The Briefly for January 28, 2019 – The “A Complete Lack of Ability to Enforce the Law” Edition

Big changes to the L train’s schedule, what the government shutdown’s shutdown means for NYC, a couch in a tree, and more in today’s daily NYC news digest.

The 2, 3, 4, 7, A, D, E, and L trains are going through some major service disruptions late nights. (Subway Changes)

Starting today, there is no overnight L service between Broadway Junction to Manhattan for eight weeks. Starting February 1, the L will be shutdown for seven weekends straight.
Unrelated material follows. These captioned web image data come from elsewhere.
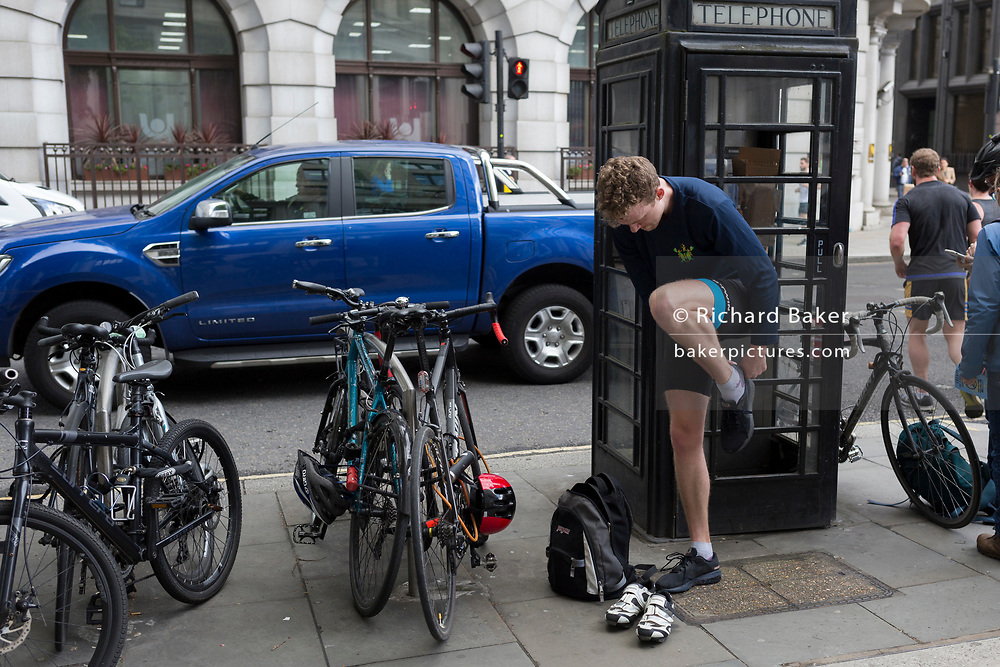 After locking his bike to a secure bar, a cyclist changes footwear next to a phone box in the City of London, the capital's financial district, on 25th April 2019, in the City of London, England.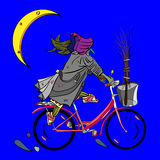 Witch riding a bicycle Royalty Free Stock Images
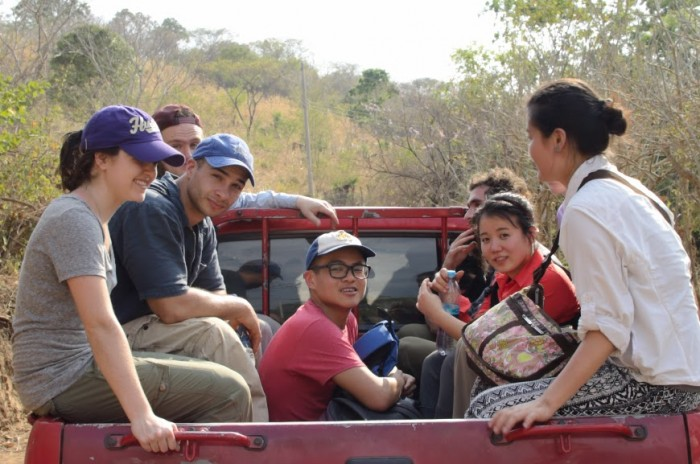 Task force students, including the author pictured in the purple hat, take a ride in the back of a pick-up truck while traveling through the countryside. (Photo Courtesy of Unfinished Sentences)
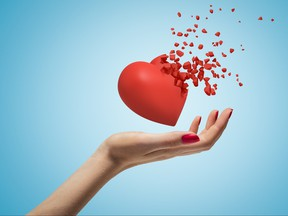 Close-up of woman's hand facing up and levitating red valentine heart that has started to disintegrate into pieces on light-blue background.
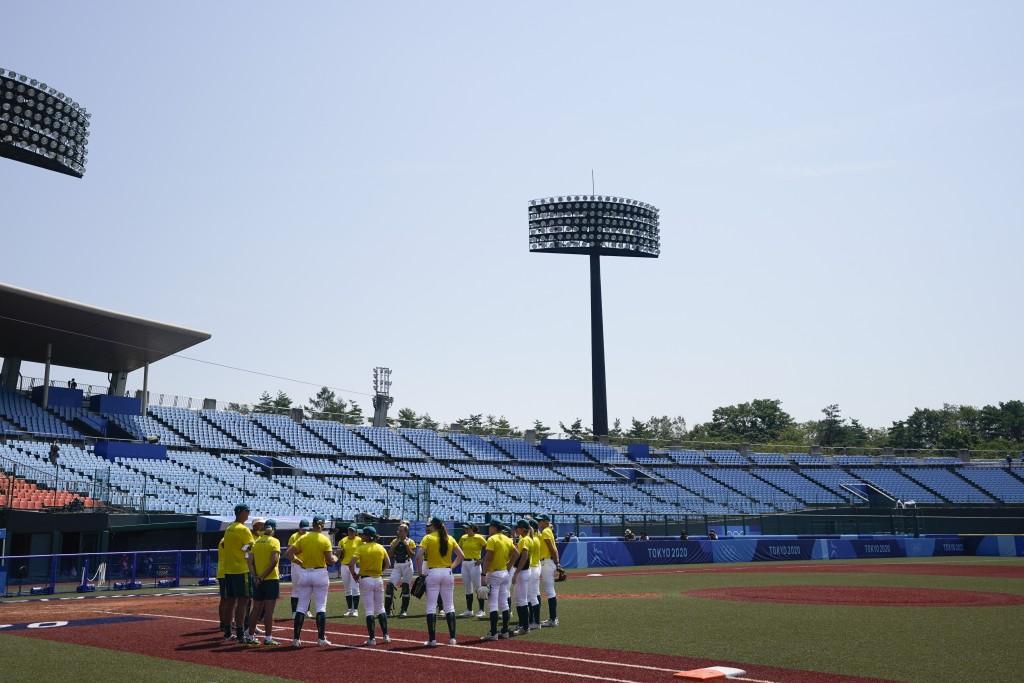 Members of the Australian softball team gather on the field during a training session at the Fukushima Azuma Baseball Stadium ahead of the 2020 Summer...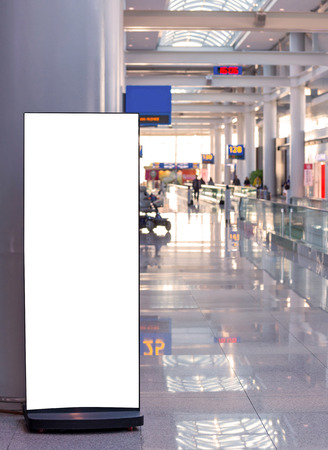 Blank billboard in modern interior hall at airport.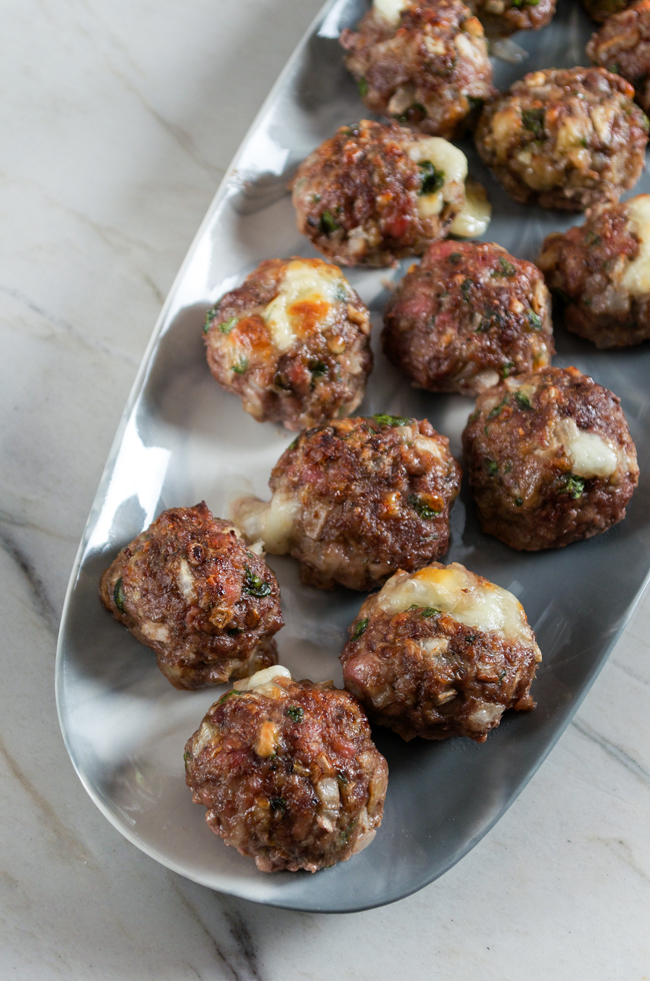 Cheese Stuffed Meatballs from Sprinkled Side Up on foodiecrush.com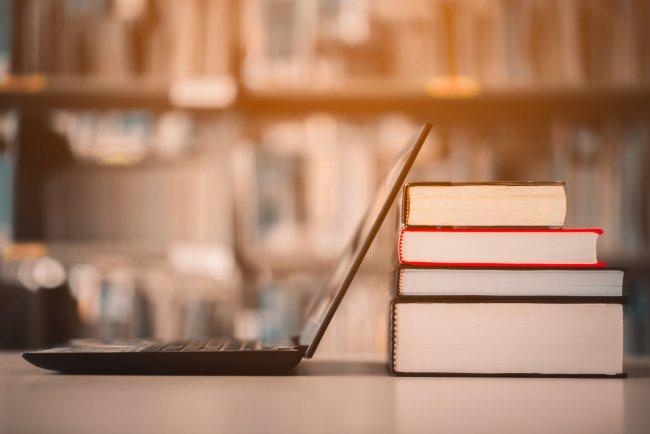 A imagem mostra um computador virado de lado em uma mesa e apoiado em uma pilha de quatro livros. Ao fundo da imagem, levemente desfocada, é possível ver uma estante com vários livros.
Yipes. (Brooklyn Paper)

The government shutdown is over, here’s what it means for New York City. (Metro)

The city has been proven to be mostly impotent when it comes to removing the billboard boats from city waters. (Gothamist)

The NYPD can’t enforce traffic violations in bike lanes AND bus lanes. That would be crazy! (NY Post)

It’s been 27 years, but the NYPD arrested Calvin Grant for the alleged murder of Stacey Lynette Joyner in Brownsville. (Brooklyn Daily Eagle)

Now that his opinion means nothing to the situation, Mayor de Blasio has decided that he supports the governor’s L Train repair plan. (NY Post)

Kudos to the winning team from the 2019 Idiotarod. Take a look at this year’s idiots. (Brian Lin)

The subways, explained. (Curbed)

The Daily News’ editorial board is in favor of subway, bus, and bridge toll hikes. (Daily News)

The $298 million Powerball winner has come forward, and he’s happy to tell you he quit his job. (NY Post)

Pity the millionaires who have been moving out of the New York City area because of the financial markets and taxes. 5,700 people worth between $1 and $30 million people have moved. (The Real Deal)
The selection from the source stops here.